### Aim of the exercise:
Give again the lines running from the one that contains "Which is farther" through the end of the lines, both included, swapping "gas range" for "kitchen stove" and leaving everything else unchanged.

### Material for this task:
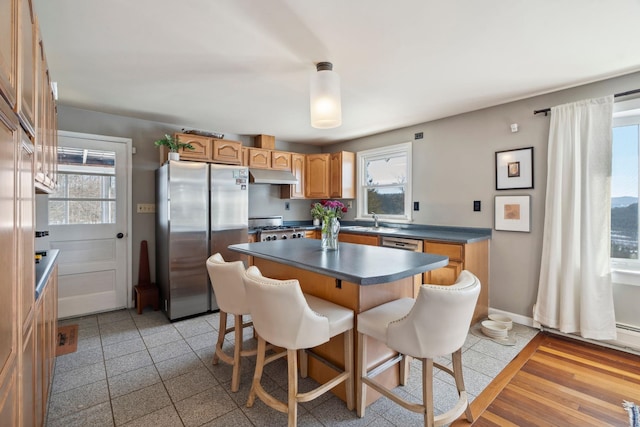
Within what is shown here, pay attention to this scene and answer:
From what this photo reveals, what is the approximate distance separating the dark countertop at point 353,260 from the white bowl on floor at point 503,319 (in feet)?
5.16

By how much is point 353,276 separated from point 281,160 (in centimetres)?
344

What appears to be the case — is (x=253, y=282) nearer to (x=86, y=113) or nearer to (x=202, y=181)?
(x=202, y=181)

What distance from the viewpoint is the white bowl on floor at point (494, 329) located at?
108 inches

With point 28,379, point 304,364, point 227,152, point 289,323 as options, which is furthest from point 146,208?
point 289,323

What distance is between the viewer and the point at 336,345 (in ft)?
6.38

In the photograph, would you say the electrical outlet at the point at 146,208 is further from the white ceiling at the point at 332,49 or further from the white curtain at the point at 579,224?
the white curtain at the point at 579,224

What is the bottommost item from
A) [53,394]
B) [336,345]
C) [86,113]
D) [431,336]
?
[53,394]

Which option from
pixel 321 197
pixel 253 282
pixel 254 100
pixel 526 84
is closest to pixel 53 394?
pixel 253 282

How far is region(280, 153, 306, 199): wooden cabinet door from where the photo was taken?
4809 millimetres

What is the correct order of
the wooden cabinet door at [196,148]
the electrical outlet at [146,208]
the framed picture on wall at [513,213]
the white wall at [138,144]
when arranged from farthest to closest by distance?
the electrical outlet at [146,208], the wooden cabinet door at [196,148], the white wall at [138,144], the framed picture on wall at [513,213]

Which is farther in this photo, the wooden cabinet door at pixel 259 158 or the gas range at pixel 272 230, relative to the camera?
the wooden cabinet door at pixel 259 158

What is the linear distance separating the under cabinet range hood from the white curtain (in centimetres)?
318

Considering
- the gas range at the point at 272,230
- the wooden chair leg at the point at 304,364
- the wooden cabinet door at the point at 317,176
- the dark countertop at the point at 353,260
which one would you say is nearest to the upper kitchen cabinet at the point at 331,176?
the wooden cabinet door at the point at 317,176

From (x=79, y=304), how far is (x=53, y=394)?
1765mm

### Problem solution:
Which is farther in this photo, the wooden cabinet door at pixel 259 158 or the kitchen stove at pixel 272 230, relative to the camera?
the wooden cabinet door at pixel 259 158

What is the linear distance separating the under cabinet range hood from the white curtain (in centimetres)?
318

Considering
- the kitchen stove at the point at 272,230
- the wooden chair leg at the point at 304,364
- the wooden cabinet door at the point at 317,176
- the dark countertop at the point at 353,260
which one would you say is nearest to the upper kitchen cabinet at the point at 331,176?
the wooden cabinet door at the point at 317,176

From (x=79, y=304), how far is (x=53, y=394)?
1765mm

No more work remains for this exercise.